Its funny how things work out. As some folks know, we are currently in the process at OSU of re-writing our hybrid metasearch tool from PHP to ruby, and now that much of the heavy lifting has been accomplished (a simple caching engine, wsdl api, oai harvesting, ferret integration, etc.), its been time to start looking at porting some of the niceties that we added to the PHP instance of LibraryFind to gauge our users reactions. One of these features that remained to be ported was a spell checker.
In the PHP instance of LibraryFind, the utility made use of a couple of built-in PHP components to provide a spell checker that wasn’t simply a dictionary lookup. Utilizing Aspell as the dictionary behind the spell checker, the tool utilized metaphonics — the analysis of sounds — to determine which entry returned by the dictionary was closes to the actual typed text. This of course meant that the text entered into the application had to be misspelled phonetically if the tool was to find the best match possible.

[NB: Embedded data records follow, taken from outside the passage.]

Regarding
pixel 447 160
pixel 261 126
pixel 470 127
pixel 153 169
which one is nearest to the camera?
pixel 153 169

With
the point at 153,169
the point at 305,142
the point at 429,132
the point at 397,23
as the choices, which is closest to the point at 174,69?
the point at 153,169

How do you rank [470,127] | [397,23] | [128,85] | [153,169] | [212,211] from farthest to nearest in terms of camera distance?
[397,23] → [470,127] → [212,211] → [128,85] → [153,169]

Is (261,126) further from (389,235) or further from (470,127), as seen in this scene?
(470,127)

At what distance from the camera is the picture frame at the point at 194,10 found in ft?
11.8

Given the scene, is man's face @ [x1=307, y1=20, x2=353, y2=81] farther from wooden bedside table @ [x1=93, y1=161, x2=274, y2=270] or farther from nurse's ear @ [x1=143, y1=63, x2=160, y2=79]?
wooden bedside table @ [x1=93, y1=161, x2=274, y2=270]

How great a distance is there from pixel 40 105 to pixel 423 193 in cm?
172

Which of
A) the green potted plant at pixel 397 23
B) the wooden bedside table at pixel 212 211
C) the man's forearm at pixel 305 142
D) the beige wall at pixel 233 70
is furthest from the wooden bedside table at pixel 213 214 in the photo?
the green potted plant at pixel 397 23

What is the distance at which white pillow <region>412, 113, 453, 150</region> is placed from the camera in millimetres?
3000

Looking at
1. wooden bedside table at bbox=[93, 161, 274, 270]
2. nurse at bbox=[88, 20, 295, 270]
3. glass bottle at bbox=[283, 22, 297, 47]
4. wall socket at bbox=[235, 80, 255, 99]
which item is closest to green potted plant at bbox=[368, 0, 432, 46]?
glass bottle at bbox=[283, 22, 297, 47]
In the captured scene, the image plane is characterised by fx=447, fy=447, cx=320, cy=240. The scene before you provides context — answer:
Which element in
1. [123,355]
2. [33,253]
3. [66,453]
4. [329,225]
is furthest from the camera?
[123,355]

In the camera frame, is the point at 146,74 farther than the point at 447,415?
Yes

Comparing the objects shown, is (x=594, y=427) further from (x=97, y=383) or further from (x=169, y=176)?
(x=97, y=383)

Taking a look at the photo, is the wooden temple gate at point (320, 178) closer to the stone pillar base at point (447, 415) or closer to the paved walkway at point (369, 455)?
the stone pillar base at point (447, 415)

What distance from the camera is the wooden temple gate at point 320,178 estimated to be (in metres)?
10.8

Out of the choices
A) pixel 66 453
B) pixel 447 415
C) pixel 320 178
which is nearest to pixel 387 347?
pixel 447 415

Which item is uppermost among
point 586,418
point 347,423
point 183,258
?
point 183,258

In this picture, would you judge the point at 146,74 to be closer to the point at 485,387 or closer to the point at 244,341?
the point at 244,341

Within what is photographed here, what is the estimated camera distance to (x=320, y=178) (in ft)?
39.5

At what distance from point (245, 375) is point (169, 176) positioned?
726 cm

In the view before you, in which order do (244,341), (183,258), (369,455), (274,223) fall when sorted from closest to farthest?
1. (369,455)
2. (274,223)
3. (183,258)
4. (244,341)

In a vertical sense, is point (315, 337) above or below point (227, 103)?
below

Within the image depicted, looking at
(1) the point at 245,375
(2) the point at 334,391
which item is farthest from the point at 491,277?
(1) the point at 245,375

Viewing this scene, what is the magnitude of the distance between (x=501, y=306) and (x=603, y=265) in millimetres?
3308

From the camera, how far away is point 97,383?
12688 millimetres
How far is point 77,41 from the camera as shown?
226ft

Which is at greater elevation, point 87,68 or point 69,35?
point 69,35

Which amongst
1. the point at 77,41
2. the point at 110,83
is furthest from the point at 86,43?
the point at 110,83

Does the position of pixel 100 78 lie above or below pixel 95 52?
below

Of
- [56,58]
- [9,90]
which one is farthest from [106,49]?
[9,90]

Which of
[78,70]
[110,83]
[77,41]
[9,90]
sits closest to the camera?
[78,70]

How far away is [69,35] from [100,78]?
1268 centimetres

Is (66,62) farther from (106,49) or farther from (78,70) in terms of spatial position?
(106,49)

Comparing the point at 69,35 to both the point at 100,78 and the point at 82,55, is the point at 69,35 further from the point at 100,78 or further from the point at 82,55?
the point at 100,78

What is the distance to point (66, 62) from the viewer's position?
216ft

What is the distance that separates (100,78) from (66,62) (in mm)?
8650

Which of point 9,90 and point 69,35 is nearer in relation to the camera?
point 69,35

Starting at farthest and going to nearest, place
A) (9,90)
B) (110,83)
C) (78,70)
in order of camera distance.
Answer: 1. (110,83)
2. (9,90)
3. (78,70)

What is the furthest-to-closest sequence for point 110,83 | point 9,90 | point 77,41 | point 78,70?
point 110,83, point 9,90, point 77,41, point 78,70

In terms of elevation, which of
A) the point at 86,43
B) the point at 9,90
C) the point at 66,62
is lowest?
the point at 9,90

Well, ruby doesn’t have many of these tools available to it. While I could have coupled it with Aspell, I couldn’t find a good metaphonics engine to attach to ruby, which I think is important since straight dictionary matching is only so useful. So I started looking for alternatives…
Its actually interesting how many alternatives one can find. Google actually has two. The first is its publicly available Search API which includes an option to returned spell checked items. This looked promising, but the 1000 search limit was disappointing. However, Google provides a secondary service that is for the most part undocumented that is currently utilized by it’s FireFox plugin. Apparently, this undocumented API has been well-known for sometime, going back to 2005 when Google first released its beta Firefox toolbar. What interesting as well (and I tool a look at the source to see it for myself) — is that within the toolbar, Google has a number of code comments that indicate if a specific piece of functionality is intended to be used by outside organizations. A good example of this is the pagerank calls in the toolbar. Comments surround the code that make it clear that this isn’t a publicly available function. However, this isn’t the case with the toolbar spell checker API and after looking through the EULA and doing some web sleuthing, I couldn’t find anyone talking about restrictions to use. Quite the contrary, there are a number of people building interfaces to this api. You can find them here and here and here and here and here. In fact, I could find examples working with this api in PHP, python, C# and PERL. So I figured, why not a ruby. So, last night I wrote a small ruby class to parse this data for LibraryFind.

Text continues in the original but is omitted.